И после… Я только вздыхала, на царевича глядючи. Гонял его дед Михей по всей поляне, а Егор злился. Пыхал. Матюкался… по-простому матюкался, без изысков. А добраться до деда не умел… Когда ж, вовсе озверевши, сотворил на руке огневика, дед головой покачал:

– Учишь вас, учишь, а без толку…

И бровкой вот так повел, отчего огневик прямо на руке и развалился, жаром шкуру царевичеву опаливши. Ох, и заорал Егор! Все окрестные птахи над рощицей взвились.

– Не ори, – сказал дед Михей голосом не своим, а Архипа Полуэктовича, и дланью могучей сказанное подкрепил. Оно и верно, с дланью как-то надежнее будет. – Сам влез, так что терпи…

Я только лицо за руками спрятала.

И жалко было мне царевича, которого и в листьях прошлогодних изваляли изрядно, и в грязи, а после своим же огневиком подпалили, и смех разбирал. Уж больно лицо Егорово сделалось обиженным.

– Но…

Он руку свою к груди прижал.

Опалило, но не сказать, чтоб сильно. Шкура красная, да без пузырей и не облазит. Болюче, правда.

– Помоги этому олуху, внученька, – передразнил деда Михея наставник, исконный облик свой принимаючи. – А ты, дурень, другим разом не гордостью боярской, а головой подумай. Ишь… решил, раз дедок, то и обидеть можно?

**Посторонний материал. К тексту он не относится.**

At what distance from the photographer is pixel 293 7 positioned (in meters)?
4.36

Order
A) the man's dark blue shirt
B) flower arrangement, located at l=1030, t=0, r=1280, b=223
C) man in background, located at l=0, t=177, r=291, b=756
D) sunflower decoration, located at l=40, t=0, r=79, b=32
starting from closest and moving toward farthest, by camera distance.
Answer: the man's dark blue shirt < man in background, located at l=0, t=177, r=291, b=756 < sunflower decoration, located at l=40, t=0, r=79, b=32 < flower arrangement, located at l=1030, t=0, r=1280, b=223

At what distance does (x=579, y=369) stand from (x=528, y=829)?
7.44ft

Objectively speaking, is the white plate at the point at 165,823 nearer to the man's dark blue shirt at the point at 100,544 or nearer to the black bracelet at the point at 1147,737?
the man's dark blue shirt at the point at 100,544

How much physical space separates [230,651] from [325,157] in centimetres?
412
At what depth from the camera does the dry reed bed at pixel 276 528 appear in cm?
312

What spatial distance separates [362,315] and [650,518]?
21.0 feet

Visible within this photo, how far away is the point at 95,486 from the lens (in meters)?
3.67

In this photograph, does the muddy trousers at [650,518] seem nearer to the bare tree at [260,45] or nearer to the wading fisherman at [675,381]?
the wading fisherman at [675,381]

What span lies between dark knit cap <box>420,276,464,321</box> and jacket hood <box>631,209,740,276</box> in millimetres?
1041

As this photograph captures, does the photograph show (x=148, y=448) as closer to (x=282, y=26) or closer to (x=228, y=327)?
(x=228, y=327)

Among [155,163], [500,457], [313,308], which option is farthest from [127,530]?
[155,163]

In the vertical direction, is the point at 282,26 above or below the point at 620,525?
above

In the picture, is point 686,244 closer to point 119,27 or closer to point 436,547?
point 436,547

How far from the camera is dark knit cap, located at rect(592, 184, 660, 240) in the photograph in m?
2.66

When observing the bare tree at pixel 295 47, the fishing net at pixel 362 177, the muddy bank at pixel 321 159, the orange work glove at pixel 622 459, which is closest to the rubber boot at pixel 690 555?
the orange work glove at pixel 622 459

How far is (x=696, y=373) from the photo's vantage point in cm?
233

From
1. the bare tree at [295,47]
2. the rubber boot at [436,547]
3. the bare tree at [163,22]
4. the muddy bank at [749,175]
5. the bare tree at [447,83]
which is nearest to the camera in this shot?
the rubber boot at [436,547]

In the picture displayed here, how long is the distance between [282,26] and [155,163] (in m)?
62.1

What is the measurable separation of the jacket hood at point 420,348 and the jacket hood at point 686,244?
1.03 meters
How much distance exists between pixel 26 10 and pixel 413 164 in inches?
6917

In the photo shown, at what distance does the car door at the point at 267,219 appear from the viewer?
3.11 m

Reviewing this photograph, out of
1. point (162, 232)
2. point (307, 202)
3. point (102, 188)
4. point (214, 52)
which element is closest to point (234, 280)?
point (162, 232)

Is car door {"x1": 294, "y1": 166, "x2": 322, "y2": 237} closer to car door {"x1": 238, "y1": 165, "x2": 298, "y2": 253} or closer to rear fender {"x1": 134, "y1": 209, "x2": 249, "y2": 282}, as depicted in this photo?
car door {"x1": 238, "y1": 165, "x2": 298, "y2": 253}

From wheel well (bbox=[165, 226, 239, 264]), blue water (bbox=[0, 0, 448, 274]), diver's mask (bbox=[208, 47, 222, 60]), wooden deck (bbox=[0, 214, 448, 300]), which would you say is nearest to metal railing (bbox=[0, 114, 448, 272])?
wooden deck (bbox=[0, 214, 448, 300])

– Вас обидишь, – пробурчал Егор и головой потряс, пытаясь от листа осинового, в кудри вбившегося, избавиться. – Если б я знал…

– А ты не знал? А вы?

– Ну… – Кирей ложку свою Еське передал. – Я сигналки ставил. Ни одна не сработала, хотя должна была бы… Значит, если это и телега, то не простая… а на непростых гостей лучше поглядеть для начала…

Евстигней кивнул и молча показал пару ножей, которые в ножны отправил.

– Запах прежний, – дернул носом Елисей.

А Ерема только кивнул, мол, прежний.

– И ведро на телеге с моей меткой, – добавил Еська и отступил на всяк случай. – А что? А вдруг бы потерялись? Да я ж свою метку… ее обыкновенному человеку не видно!

– Ишь, умник. – Архип Полуэктович к котелку подошел. – Рыбу где брали?

– Так Лойко еще вчерашнего дня наловил. Всю ночь просидел, а теперь вон… – Еська указал на кучу листвы, в которую боярин и закопался по самую маковку. Спит, стало быть?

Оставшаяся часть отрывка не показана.